Synaptic plasticity is the brain's capacity to change the strength of its connections based on use. Synapses that fire together strengthen; synapses that fail to coordinate weaken. This is the cellular basis of all learning, all memory, all therapeutic change in psychotherapy, and most of the slow effects of psychiatric medication.
The two foundational mechanisms are long-term potentiation (LTP) and long-term depression (LTD). LTP strengthens a synapse. LTD weakens it. Together they allow circuits to learn associations, forget irrelevant ones, and reorganize in response to experience.
LTP requires the NMDA glutamate receptor, which we met as a coincidence detector. NMDA opens only when glutamate is present and the postsynaptic membrane is depolarized. When both conditions are met, calcium flows into the dendrite. The calcium signal triggers a cascade that inserts more AMPA receptors into the postsynaptic membrane, strengthening that synapse for hours, days, or longer. The synapse is now more sensitive to future presynaptic firing.
LTD involves lower-intensity activation. When the calcium signal is smaller and more sustained (rather than brief and intense), the cascade triggers AMPA receptor removal from the postsynaptic membrane. The synapse weakens. This is how circuits prune connections that are not earning their place.

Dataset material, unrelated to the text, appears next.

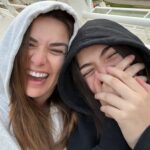 Ingrid Cruz Instagram - Mi mejor foto del verano ☀️ Riendo juntas !!! Amor del fuerte ♥️ Te amo @emi._.scheinffelt ,mi chinita hermosa !! Se viene la última semana de marzo!! Así que con toda la energía !! Así …sonriendo 😆 Feliz domingo 💋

These mechanisms operate continuously throughout life. When you learn something — a face, a fact, a skill — networks of synapses are strengthening through LTP and weakening through LTD until the pattern stabilizes. The hippocampus uses LTP heavily during encoding. The cortex uses LTP and LTD during consolidation. Procedural learning in the basal ganglia and cerebellum involves the same mechanisms in different anatomy.
Clinically, synaptic plasticity is one of the candidate mechanisms for the rapid antidepressant effect of ketamine. Ketamine blocks NMDA receptors, which should impair LTP — but the actual effect appears more complex. The leading hypothesis is that ketamine triggers a burst of downstream glutamate release, activates AMPA receptors, and resets synaptic strength in mood-regulating circuits, producing rapid plasticity changes that lift depression within hours.
Psychotherapy works through synaptic plasticity too. When a patient repeatedly activates a trauma memory in a safe context during prolonged exposure therapy, the synapses encoding the threat association weaken (LTD) while synapses encoding the safety association strengthen (LTP). The therapy is not changing the patient's mind in a metaphorical sense; it is changing the brain through cellular plasticity that has been understood for decades.
BDNF (brain-derived neurotrophic factor) is a key molecule that supports plasticity. SSRIs, ketamine, exercise, and many other interventions raise BDNF levels in mood-regulating circuits. The plasticity-enabling effect of BDNF is part of why these interventions produce lasting therapeutic effects rather than just temporary symptomatic relief.
Hold the principle. The brain is plastic. Synapses strengthen and weaken based on use. Learning, memory, therapy, and medication all converge on this fundamental property. The brain you are working with today is not the brain it will be after a course of effective treatment — and not just metaphorically.